Anthropos написал(а) рецензию на книгу
Оценка:

Герой нашего (вашего, но не их) времени

И скучно
Автор щедрою рукою намешал в романе всего: от биографии Путина до «Феноменологии духа» Гегеля. Казалось бы – замечательно, можно много узнать, насладиться, приготовить параллельно чтению винегрет и метать его свиньям вместо бисера. Но общая унылость романа не дает. Внутренний ученый требует от меня классификации.

Классификация унылости в текстах:
А) Неинтересные события подаются неинтересно.
Б) Интересные события подаются неинтересно.
В) Читателя пытаются уверить, что все интересно, но он не верит.

Как не сложно догадаться, «Агафонкин» – последний вариант. В первую очередь потому, что Радзинский не говорит ничего нового, за большим количеством информации я не обнаружил ни одной оригинальной идеи, где-то автор просто использует чужое, где-то подпускает побольше тумана, особенно в самых важных местах. А как же постмодернизм – бесконечные отсылки, игра с читателем? Есть такое, но неинтересно. Да, прочитал Радзинский Булгакова, долго вдохновлялся Пелевиным, даже Библию, возможно, читал, но все это по-своему связать и повернуть ему не удалось.

ИСХОДНЫЕ ДАННЫЕ:
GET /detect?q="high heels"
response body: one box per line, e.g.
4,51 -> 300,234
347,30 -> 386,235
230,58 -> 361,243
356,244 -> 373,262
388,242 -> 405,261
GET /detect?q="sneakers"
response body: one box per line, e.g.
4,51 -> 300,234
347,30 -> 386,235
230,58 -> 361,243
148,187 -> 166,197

ЗАДАНИЕ:
Пожалуйста, перепишите дословно отрывок рецензии от слов «Б) Интересные события» до слов «ему не удалось.» включительно. Записи представляют собой отдельный материал.

ПИСЬМЕННЫЙ ОТВЕТ:
Б) Интересные события подаются неинтересно.
В) Читателя пытаются уверить, что все интересно, но он не верит.

Как не сложно догадаться, «Агафонкин» – последний вариант. В первую очередь потому, что Радзинский не говорит ничего нового, за большим количеством информации я не обнаружил ни одной оригинальной идеи, где-то автор просто использует чужое, где-то подпускает побольше тумана, особенно в самых важных местах. А как же постмодернизм – бесконечные отсылки, игра с читателем? Есть такое, но неинтересно. Да, прочитал Радзинский Булгакова, долго вдохновлялся Пелевиным, даже Библию, возможно, читал, но все это по-своему связать и повернуть ему не удалось.